TASK REQUIREMENTS ▸ Within the data beneath, some lines may hold the word "frames". Give the number of those lines and nothing else.

Stored items
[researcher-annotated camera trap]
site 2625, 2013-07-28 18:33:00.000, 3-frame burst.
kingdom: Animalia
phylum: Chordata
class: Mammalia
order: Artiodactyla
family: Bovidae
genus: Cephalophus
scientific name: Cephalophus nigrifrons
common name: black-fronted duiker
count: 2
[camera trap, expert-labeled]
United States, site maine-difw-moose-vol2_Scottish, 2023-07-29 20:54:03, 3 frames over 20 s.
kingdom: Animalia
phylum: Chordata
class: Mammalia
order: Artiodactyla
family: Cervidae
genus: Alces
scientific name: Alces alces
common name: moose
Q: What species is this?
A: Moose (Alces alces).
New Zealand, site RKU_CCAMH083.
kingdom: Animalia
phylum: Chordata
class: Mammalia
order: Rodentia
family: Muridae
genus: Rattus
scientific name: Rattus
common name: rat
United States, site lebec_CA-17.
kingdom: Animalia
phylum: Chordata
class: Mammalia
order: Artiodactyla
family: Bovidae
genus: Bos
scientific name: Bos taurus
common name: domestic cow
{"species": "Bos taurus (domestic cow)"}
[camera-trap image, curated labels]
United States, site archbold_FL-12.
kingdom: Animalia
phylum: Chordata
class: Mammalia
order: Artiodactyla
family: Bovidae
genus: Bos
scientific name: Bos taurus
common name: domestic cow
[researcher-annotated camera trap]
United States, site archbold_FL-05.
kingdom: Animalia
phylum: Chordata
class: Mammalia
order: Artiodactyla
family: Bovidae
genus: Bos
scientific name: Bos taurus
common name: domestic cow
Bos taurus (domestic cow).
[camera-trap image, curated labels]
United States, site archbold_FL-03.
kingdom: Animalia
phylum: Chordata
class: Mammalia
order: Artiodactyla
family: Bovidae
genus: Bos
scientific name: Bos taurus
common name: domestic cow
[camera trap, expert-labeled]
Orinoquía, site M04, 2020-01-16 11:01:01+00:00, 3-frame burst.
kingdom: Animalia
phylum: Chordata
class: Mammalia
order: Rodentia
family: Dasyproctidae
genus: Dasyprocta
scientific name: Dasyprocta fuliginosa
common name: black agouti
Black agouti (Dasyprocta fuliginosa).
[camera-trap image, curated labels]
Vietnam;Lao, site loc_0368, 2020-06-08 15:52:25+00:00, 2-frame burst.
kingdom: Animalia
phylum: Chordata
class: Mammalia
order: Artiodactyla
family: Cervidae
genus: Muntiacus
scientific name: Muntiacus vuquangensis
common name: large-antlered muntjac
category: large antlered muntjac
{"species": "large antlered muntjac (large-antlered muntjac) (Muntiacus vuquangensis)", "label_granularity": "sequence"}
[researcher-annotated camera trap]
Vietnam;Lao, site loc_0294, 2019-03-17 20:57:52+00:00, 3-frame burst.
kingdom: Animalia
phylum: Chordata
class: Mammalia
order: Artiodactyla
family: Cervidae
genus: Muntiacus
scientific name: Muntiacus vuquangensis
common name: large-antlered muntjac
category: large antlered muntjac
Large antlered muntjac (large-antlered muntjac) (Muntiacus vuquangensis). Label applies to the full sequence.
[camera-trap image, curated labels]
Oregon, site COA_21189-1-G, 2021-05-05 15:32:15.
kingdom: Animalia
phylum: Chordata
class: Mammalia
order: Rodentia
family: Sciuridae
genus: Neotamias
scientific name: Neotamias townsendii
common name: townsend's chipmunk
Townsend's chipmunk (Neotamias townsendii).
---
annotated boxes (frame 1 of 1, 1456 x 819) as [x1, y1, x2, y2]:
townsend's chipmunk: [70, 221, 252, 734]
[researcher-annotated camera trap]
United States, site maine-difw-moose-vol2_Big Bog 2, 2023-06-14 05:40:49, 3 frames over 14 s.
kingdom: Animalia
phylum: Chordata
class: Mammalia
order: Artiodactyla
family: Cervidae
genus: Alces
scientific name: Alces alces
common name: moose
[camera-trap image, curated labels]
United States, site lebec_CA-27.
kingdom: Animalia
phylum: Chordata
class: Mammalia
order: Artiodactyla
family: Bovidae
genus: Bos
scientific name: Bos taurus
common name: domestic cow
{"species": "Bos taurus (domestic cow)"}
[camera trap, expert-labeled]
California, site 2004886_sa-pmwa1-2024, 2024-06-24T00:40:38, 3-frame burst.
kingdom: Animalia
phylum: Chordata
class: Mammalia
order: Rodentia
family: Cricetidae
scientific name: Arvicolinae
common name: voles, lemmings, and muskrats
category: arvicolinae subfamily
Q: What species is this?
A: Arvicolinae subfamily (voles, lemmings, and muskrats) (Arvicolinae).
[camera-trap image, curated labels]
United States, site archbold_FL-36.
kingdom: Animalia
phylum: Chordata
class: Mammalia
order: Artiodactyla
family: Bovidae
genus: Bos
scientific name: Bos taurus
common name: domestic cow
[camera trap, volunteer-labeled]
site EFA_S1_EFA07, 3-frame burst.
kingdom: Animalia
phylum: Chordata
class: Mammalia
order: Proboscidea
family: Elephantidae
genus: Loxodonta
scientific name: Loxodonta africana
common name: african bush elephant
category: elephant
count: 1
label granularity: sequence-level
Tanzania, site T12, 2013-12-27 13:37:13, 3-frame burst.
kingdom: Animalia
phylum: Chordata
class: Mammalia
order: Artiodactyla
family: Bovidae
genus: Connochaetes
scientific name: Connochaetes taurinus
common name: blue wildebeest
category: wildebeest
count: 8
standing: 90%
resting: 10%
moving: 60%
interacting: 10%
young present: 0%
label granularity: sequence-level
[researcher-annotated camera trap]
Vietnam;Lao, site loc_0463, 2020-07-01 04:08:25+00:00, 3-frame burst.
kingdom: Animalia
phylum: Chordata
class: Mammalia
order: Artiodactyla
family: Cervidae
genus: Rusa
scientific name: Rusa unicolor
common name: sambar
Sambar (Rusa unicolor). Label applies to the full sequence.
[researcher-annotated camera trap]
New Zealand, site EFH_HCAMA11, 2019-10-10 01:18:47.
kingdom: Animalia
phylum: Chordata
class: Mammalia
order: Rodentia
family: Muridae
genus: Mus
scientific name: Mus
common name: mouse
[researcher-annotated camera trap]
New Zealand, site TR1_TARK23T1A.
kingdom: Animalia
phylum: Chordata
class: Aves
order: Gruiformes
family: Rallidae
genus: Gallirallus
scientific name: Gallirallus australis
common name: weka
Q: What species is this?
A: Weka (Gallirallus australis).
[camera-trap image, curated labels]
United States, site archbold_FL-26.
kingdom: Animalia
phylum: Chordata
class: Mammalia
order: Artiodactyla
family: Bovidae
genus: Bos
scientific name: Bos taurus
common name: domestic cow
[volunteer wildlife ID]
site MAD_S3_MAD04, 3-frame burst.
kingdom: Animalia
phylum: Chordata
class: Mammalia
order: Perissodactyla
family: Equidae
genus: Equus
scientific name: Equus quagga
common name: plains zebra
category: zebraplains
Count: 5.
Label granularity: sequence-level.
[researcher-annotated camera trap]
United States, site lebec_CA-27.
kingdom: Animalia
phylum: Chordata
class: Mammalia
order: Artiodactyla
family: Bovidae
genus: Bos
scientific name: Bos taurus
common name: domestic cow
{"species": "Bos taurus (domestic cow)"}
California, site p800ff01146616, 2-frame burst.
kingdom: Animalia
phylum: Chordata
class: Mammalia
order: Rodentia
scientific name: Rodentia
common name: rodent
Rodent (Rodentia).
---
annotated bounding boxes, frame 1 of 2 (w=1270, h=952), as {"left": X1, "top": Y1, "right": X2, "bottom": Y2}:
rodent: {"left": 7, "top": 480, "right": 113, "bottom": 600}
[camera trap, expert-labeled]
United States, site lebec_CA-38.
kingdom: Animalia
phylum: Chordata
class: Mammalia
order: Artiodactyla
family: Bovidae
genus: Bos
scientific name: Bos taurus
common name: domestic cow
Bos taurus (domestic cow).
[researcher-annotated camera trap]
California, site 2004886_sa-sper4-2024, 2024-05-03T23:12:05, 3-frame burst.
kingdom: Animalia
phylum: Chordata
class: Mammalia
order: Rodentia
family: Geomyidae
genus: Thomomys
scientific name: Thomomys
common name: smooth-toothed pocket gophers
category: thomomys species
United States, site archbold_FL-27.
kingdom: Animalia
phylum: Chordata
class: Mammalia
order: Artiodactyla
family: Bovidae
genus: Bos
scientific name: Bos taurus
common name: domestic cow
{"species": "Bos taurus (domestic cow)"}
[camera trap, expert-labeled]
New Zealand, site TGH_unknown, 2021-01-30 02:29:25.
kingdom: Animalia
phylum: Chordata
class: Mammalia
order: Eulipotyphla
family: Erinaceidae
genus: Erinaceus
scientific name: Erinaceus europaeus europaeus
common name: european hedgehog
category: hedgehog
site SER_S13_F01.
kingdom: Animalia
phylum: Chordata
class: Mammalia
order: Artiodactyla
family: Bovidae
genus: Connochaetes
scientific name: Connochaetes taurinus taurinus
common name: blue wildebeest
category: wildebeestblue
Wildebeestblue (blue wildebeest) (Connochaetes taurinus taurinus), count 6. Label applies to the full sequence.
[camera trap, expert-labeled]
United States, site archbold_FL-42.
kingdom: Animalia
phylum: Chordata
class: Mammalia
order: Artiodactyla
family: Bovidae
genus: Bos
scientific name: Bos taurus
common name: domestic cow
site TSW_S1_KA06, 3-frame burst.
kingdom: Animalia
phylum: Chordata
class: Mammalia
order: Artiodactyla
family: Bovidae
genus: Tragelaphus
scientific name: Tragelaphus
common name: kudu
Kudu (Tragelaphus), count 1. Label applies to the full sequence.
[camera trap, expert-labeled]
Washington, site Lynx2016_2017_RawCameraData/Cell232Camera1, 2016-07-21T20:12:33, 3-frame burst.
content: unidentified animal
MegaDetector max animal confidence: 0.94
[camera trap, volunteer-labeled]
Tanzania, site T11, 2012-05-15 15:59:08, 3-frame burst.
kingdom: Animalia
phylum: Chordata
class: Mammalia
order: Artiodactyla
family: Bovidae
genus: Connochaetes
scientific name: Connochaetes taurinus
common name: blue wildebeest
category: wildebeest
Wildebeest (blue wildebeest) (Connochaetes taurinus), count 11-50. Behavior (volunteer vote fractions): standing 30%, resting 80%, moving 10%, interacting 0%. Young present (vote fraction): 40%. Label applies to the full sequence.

RESULT OF THIS TASK ▸ 2